Five Tips To Choose The Best Baby Clothes

Choosing baby clothes is sometimes so enjoyable that the cute colors and frilly accents that make these clothes delightful overwhelm many parents. You may be excited at the beginning, but by remembering a few tips, you can keep yourself from being overwhelmed.

Will There Be More?

If this is your first baby, your second or even your eighth, you may want to consider whether you are going to have more children in the future. If your plans include more players on your team, you should consider some pieces that are neutral. You will always have a few pieces that you can carry over no matter the gender of your next child.

Choose What You Love

When children are young, they’re not going to be worried about what all of their school friends think of the outfit that you picked out. Take advantage of this right now because it won’t last for very long.

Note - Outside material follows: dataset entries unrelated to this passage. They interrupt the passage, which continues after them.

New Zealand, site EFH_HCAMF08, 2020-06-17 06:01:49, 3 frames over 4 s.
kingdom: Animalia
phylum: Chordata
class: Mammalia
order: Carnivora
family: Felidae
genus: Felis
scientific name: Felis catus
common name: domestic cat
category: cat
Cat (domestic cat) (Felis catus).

Register, Register, Register

If you see something that you absolutely have to have, don’t be afraid to put it on your registry. Liz Krieger over at BabyCenter reminds us that focusing on basics is a great way to ensure that your baby is always adequately clothed. You can never have too many white one-pieces and comfortable pajamas for baby on your registry.

For The Love Of Cotton

As simple as it sounds, cotton is one of the best choices for your new bundle of joy. Babies can be messy creatures and you will likely go through several outfit changes (for your baby and you) each day. By having easy to wear pieces and clothing that can be washed very easily, you will reduce some of the inevitable stress of having a new baby. If you want to make sure that your baby has the most sustainable outfits, consider some of the organic cotton outfits right here from My Peekaboo.

Get A Jumpstart

Many new parents purchase clothing up to a year in advance so they don’t have to worry about clothes shopping with their new baby. It is a good idea to do this because it reduces some of the expenses in the first year, but be wary of seasonal pieces. If you have a baby in January and purchase a “My First Christmas” t-shirt months before Christmas in a 12-month size, you may be stuck with a shirt you can’t use when your baby has already grown into 18-month clothing by Christmas.